Today our topic of discussion is The Wedding Ceremony .
The Wedding Ceremony
The wedding ceremony itself could be very elaborate or simple depending on the wealth and tastes of the families concerned. Three accounts of Muslim weddings cited below which took place over a period of 60 years show the tenacity of some aspects of ritual life.
The first is an account from that oft-cited feat of colonial record keeping, Hunter’s Statistical Account, the second from an aricle published in a journal in 1922; the third is a bride’s description of her own wedding in Calcutta in 1933. Hunter was sent the report of a wedding in a semi-rural society by Mr King, collector of Noakhali:
The parents arrange the marriage if possible in their own village… Among Muhammadans the bridegroom’s father gives the marriage present which consist of clothes, ornaments and a written agreement.
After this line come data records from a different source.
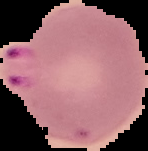

Summary:
  - Preparation: thin blood smear
  - Image size: 148×151 pixels
  - Image type: segmented cell region with the area outside set to black
  - Result: malaria parasites detected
Classify this cell by malaria status.
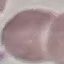

It is uninfected.

preparation = thin blood film
stain = Giemsa
image type = cell patch, automatically extracted from a larger field of view and resized to 64 × 64 pixels
capture = smartphone through the microscope eyepiece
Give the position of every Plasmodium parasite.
Among Muhammadans, the bridegroom with his relatives (etc.) meet on the appointed day in the outer apartment of the bride’s house…a wakil and two witnesses are appointed.
The wedding present in handed to the wakil who takes it to the bride and is thereupon empowered by her to intimate to the bridegroom her consent to the marriage… the mullah reads the religious service. The guests are feasted.
This description went down to the last detail including the glass of sharbet drunk by husband and wife in the andar. An article in Sadhana, published 46 years after Hunter’s, resembled the former description quite closely: the 20th century, even when the familial patterns started changing.